Oui, c’est une volonté qui répond à plusieurs objectifs. Premier objectif : je pense qu’il est bon – quand on fait du théâtre depuis un certain temps – de se confronter de manière forte et directe avec de nouvelles générations. Cela est difficile en n’engageant que de temps en temps de jeunes acteurs pour jouer dans certaines pièces, de manière épisodique.
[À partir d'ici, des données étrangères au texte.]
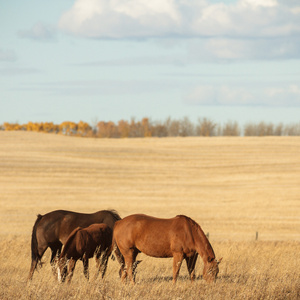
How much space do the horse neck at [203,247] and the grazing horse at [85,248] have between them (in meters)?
1.74

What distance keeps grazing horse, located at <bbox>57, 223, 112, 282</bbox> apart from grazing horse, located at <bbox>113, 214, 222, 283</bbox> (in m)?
0.39

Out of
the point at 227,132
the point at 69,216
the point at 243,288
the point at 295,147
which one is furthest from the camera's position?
the point at 227,132

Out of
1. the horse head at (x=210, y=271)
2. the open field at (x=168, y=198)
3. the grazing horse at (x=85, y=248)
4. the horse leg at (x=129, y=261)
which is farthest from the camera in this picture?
the grazing horse at (x=85, y=248)

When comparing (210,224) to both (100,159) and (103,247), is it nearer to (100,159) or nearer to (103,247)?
(103,247)

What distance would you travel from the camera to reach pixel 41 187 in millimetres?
45344

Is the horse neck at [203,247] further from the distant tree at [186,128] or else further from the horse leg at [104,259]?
the distant tree at [186,128]

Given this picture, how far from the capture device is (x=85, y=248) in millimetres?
9312

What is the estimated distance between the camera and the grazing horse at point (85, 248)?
9.12m

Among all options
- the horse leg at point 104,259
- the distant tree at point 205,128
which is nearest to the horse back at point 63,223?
the horse leg at point 104,259

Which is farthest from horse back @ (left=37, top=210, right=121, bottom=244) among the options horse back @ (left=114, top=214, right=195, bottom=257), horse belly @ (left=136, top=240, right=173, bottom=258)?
horse belly @ (left=136, top=240, right=173, bottom=258)

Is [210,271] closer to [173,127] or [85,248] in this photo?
[85,248]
Mais par contre, en procurant un emploi pour minimum un an, à un groupe qui, à un moment donné, comportera 20 actrices et acteurs, eh bien forcément, cela nous permettra de nous confronter à cette nouvelle génération, à des désirs, à des comportements, à une manière de pratiquer le théâtre, de ressentir le monde. Notre deuxième objectif, c’est de pouvoir aborder toute une partie du répertoire devenu inaccessible en raison du trop grand nombre d’acteurs. Et dans ce répertoire, il y a de magnifiques rôles et d’autres moins intéressants. Si par le passé c’était encore réalisable, aujourd’hui cela ne l’est pratiquement plus si l’on n’a pas une troupe. Et enfin, engager des acteurs à l’année, jeunes ou moins jeunes, comporte des avantages économiques, parce qu’ils sont mensualisés du premier jour de répétition au dernier jour de représentation. Ils répètent pendant qu’ils jouent, donc il y a des économies par rapport à un engagement au rôle ponctuel. Voilà donc les 3 raisons principales, qui nous ont amenés à prendre cette décision. Une chose importante également, c’est que cette troupe est engagée pour une saison et non pour une durée indéterminée. Pour éviter ce qui parfois est lourd dans les troupes : l’usure, le côté obligatoire de continuer à faire du théâtreavec les mêmes. Donc toutes les saisons – en novembre – on réorganise de nouvelles auditions pour rencontrer de nouveaux des jeunes et moins jeunes acteurs. Voilà pour les troupes.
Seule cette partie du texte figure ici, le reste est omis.